Book Recommendations: Powerful Characters and Their Worlds
Madeline Poage ’17 / Emertainment Monthly Staff Writer
Two aspects of a book can be particularly gripping—the world, and the characters that inhabit it. These are some of the best, making them an unforgettable read.
Wicked by Gregory Maguire
Enter Oz, the place of childhood fantasy, only with a heavy dose of harsh reality injected in. This is no whimsical world of the Wizard for children, but a dystopian political and social commentary ruled with an iron tyrannical will. The familiar characters that enter and exit the story are developed with backstories that make for fun Easter eggs, but it’s the land of Oz that really comes alive—a country with polarizing religious conflict, a crumbling economic system, racially charged rhetoric, and a yellow brick public amenities project. And the reader follows Elphaba, an unloved but passionate activist with green skin, down the rabbit hole into a vivid and crushing world of political intrigue, genocidal metaphors, and the one question that no one can seem to answer—what is evil?
Tricksters series by Tamora Pierce
In the medieval world of Tamora Pierce, Aly, daughter of a lady knight and a king of thieves, struggles to figure out where she belongs until a Trickster god decides for her and places her in the heart of a rebellion, in a maelstrom of social and political unrest. While the action and the underhanded scheming keeps the story moving and the characters stay fresh, the previously unexplored area of Tamora Pierce’s imagination is what keeps the books captivating. The story is one of two cultures clashing and this really comes through in the details that ground the setting in familiar reality and immerse the characters in the new world.
The Bartimaeus Trilogy by Jonathan Stroud
He didn’t come out of a magic lamp, but Bartimaeus is a genie, or djinni, through and through. A 5,000 year old creature who is sick and tired of being forced to obey the will of tyrannical magicians, Bartimaeus is defined primarily by his voice—witty, sarcastic, and almost too bitter to swallow. It’s him and his ideal foil, a warped and morally ambiguous boy magician, Nathaniel, who drive the three books.
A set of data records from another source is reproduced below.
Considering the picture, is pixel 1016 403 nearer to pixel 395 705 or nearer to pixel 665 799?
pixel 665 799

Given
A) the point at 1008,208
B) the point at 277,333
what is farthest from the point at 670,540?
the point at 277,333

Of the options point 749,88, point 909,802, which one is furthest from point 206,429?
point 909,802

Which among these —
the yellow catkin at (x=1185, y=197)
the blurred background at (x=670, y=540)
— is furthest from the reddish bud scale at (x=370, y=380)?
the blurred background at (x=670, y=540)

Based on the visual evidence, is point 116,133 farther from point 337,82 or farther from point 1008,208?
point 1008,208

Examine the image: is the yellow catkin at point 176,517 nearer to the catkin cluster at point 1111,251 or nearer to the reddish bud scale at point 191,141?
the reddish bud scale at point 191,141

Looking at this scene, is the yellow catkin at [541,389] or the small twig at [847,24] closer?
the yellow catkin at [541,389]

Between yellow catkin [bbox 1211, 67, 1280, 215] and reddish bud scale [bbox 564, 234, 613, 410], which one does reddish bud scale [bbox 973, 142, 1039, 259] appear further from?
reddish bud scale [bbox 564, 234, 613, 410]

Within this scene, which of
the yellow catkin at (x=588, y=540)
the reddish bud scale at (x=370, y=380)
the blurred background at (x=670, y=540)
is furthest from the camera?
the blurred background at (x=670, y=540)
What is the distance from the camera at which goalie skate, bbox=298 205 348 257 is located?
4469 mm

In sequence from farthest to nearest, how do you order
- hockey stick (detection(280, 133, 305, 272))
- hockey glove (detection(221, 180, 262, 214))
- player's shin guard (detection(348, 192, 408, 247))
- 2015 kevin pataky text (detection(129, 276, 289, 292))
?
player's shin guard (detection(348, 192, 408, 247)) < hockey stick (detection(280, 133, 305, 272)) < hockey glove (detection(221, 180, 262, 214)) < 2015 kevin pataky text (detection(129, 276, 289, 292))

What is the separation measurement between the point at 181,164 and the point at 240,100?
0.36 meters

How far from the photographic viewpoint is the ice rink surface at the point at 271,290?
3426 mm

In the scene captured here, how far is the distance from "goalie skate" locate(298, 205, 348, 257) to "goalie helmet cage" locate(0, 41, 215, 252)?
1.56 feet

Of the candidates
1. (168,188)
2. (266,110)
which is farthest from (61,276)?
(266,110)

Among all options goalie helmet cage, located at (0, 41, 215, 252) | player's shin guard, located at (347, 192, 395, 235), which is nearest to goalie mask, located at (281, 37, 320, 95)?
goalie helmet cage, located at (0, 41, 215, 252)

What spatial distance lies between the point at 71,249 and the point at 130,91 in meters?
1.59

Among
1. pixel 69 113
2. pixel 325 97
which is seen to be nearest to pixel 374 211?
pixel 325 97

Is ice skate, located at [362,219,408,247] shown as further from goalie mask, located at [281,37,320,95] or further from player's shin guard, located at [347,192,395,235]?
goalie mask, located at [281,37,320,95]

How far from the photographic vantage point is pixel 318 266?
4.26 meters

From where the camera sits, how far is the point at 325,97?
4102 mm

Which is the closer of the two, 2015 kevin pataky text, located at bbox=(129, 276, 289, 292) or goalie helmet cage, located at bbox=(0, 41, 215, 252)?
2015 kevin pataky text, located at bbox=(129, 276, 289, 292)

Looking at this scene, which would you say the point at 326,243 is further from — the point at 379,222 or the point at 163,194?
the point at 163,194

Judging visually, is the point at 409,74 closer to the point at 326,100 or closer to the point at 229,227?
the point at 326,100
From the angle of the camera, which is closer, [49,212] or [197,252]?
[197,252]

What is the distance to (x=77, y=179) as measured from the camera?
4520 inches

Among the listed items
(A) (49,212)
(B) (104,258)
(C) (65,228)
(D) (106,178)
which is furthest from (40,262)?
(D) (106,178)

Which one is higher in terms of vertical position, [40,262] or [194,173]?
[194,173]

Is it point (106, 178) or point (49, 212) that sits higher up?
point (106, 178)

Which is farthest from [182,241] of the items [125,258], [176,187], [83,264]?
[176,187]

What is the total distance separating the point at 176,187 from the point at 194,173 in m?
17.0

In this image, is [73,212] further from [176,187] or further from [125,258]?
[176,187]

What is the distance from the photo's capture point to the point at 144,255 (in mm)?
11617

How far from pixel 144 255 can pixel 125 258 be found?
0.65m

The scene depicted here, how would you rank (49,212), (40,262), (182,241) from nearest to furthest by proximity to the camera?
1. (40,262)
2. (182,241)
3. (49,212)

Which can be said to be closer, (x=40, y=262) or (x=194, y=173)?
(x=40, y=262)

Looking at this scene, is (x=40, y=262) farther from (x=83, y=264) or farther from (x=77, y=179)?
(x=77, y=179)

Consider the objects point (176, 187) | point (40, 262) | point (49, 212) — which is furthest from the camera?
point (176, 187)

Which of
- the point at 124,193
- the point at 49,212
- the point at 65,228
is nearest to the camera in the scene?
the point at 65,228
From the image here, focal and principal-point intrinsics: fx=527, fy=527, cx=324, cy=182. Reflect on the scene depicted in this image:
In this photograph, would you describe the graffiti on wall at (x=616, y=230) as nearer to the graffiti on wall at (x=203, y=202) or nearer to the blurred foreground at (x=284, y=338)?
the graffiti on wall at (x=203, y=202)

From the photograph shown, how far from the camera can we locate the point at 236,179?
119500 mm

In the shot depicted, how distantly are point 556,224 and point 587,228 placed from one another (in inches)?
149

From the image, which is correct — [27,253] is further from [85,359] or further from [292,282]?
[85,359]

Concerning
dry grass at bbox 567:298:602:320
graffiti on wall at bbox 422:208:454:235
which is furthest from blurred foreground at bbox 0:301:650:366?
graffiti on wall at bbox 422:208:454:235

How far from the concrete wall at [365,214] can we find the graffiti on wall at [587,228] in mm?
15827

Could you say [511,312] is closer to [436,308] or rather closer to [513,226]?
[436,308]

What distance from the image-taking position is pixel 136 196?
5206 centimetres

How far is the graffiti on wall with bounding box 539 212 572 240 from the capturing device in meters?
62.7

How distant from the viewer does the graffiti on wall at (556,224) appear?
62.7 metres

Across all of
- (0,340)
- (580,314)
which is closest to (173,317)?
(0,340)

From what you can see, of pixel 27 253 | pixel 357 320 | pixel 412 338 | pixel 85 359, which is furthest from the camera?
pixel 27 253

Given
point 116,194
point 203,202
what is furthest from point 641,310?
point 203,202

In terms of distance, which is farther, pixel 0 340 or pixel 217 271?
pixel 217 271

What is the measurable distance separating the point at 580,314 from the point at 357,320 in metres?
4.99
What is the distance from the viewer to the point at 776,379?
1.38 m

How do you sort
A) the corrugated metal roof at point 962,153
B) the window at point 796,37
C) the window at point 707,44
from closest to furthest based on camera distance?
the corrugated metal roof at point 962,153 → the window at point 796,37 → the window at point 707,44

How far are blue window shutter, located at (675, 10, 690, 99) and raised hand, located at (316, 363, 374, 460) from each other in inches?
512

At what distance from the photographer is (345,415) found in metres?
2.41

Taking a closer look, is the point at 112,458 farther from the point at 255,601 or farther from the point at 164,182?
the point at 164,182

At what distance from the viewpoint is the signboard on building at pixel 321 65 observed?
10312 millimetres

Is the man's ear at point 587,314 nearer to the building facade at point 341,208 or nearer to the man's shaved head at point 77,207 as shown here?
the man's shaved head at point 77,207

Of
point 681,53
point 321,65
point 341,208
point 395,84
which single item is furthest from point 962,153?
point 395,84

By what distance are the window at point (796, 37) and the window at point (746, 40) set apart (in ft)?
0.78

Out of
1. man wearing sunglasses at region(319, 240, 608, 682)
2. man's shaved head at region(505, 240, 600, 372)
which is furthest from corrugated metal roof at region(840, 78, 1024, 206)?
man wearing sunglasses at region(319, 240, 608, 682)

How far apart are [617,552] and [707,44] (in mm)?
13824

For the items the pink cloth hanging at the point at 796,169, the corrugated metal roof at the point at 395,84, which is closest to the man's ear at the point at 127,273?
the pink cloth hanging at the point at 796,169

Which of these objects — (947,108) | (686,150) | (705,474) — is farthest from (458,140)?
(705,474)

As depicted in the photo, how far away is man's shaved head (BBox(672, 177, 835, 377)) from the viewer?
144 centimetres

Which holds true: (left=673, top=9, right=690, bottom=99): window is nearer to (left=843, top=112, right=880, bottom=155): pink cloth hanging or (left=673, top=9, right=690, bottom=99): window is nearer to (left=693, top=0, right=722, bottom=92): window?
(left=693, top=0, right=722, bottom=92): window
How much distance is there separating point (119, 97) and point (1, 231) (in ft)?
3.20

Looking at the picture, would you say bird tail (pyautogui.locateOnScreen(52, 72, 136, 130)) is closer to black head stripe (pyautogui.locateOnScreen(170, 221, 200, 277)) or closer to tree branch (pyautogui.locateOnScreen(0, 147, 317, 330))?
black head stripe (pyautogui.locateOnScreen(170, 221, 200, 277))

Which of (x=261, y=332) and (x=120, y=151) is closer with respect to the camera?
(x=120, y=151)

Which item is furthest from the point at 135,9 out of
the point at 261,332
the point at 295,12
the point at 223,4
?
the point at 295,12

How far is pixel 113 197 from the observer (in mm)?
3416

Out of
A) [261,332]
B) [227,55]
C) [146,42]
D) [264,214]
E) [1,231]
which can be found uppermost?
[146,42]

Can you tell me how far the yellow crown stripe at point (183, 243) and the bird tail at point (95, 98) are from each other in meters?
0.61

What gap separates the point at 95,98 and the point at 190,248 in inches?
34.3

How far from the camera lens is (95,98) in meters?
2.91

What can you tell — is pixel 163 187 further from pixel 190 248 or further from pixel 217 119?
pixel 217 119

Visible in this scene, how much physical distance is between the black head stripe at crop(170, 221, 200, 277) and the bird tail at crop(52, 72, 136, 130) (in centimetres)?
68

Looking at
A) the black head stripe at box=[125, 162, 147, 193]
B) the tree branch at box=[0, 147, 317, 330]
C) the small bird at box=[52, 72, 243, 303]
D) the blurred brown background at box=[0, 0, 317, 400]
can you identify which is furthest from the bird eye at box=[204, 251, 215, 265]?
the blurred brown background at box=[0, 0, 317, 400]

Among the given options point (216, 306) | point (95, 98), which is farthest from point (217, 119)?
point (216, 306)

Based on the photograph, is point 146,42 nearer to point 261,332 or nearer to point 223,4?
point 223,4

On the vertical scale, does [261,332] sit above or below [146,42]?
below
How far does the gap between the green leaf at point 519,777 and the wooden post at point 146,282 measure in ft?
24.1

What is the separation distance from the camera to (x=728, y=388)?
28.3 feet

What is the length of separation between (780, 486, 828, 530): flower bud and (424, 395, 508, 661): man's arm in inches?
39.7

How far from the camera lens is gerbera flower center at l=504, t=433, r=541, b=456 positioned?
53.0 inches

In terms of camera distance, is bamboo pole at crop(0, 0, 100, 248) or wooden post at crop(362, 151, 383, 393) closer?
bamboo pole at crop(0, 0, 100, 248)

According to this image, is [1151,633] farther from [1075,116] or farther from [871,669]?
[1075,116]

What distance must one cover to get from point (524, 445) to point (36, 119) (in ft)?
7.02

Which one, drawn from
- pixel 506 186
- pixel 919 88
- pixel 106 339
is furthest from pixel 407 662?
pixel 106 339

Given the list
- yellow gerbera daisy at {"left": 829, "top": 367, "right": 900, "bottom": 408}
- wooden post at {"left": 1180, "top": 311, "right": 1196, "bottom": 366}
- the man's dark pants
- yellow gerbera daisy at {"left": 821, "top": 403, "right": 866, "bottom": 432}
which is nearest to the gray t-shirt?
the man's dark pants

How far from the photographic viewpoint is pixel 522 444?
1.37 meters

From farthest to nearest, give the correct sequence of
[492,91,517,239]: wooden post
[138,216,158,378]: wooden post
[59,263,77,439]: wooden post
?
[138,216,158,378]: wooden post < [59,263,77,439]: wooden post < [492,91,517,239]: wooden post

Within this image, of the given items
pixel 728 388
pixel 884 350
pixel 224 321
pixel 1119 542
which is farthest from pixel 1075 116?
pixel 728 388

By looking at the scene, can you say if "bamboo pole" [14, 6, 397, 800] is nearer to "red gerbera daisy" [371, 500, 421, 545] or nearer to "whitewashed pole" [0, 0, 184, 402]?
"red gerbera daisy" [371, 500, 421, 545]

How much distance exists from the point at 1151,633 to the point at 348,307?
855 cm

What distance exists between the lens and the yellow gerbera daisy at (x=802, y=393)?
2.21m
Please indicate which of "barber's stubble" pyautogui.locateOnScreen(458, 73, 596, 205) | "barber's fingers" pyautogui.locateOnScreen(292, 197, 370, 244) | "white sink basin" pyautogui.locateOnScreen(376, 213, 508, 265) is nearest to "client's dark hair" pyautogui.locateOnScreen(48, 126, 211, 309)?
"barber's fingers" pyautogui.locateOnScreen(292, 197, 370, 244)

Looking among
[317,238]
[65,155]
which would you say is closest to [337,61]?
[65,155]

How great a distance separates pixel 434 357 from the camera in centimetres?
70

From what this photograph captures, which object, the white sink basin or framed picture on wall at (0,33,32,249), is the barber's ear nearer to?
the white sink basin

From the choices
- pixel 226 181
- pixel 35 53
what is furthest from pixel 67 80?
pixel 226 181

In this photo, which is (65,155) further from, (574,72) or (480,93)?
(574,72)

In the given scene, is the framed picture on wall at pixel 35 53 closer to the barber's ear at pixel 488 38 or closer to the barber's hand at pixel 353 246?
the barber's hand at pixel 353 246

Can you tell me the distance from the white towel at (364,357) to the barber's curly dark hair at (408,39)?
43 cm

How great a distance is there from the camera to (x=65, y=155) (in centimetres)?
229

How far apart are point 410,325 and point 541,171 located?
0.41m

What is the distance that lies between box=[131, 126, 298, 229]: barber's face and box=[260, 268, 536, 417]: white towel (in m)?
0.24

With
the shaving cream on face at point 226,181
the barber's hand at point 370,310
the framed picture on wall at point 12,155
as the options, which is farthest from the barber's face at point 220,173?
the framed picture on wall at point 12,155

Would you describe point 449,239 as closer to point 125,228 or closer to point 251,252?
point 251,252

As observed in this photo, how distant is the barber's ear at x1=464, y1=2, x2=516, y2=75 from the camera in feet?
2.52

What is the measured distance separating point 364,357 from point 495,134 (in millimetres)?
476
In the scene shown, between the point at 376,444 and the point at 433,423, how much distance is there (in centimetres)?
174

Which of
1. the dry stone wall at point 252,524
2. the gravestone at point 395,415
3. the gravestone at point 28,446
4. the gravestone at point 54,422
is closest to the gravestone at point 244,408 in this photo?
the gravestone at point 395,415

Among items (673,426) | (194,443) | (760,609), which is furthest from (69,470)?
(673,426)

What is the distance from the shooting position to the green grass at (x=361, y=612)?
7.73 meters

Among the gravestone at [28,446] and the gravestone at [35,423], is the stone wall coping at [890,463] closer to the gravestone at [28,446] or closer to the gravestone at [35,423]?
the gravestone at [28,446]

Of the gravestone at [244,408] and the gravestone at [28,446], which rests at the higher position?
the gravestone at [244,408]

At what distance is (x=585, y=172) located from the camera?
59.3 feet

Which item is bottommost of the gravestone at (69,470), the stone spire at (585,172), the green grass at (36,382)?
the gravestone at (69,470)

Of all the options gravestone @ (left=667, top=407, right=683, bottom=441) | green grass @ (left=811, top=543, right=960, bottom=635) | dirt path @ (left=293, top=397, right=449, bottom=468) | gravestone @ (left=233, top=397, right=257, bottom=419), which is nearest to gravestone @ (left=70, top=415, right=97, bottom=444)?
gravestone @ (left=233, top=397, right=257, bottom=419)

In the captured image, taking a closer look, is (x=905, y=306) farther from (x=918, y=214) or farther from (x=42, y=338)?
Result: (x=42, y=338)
Stroud sets them up perfectly, pitting them in a battle of wills as they are forced to help each other in an alternate universe where magic rules the government and murderous intrigue and corruption is common. Roles are swapped, where the djinni is center stage, the victim, and the magicians are the villains. Despite being a children’s series, the books confidently delve into darker territory as morality, the struggle between freedom and slavery, and the importance of perspective are explored all through the lenses of two completely different, yet extraordinary characters.
The Long Walk by Stephen King, writing as Richard Bachman
Written under a pen name and still one of Stephen King’s most underrated tales, The Long Walk takes place in a mysterious dystopian and military-controlled society where 100 boys enter a contest to walk the length of the northeast. The rules? Don’t stop walking. The last boy walking wins the ultimate prize, but despite the relatively simple premise, it’s the characters that turn this into a jewel in King’s crown. In a situation where standing as an individual is key, the boys do the opposite and band together, forming friendships that, in the face of imminent death, prove their worth. Each boy King focuses on is distinctive, with a voice, personality, and philosophy that creates a compelling and haunting cast of characters that one by one, are whittled down. Death isn’t just nipping at their heels, it’s catching their ankles and while the boys are doomed from the starting line, the readers have no choice but to follow them to the finish.
Fat Kid Rules the World by K.L. Going
In the eclectic underground music scene of New York City, fall into the thoughts of Troy Billings. Troy is an overweight suicidal teen, Curt McCrae an emaciated, semi-homeless punk rocker. Friends? Kind of. A dynamic duo that runs wild through this raw and energetic novel? Much more accurate. Couple them with a strict ex-military father and a snotty younger brother and that’s the cast. Is this starting to sound like a cliché? Probably. But just when it looks like all the characters can be pegged, can be neatly categorized into little stereotypical boxes, they defy all YA formulas to create a funny, heartfelt story that crashes together in an arresting and profound analysis of family, friends, and adulthood. Each character is memorable, but it’s the relationships between them—all of them—that strike at the emotional core.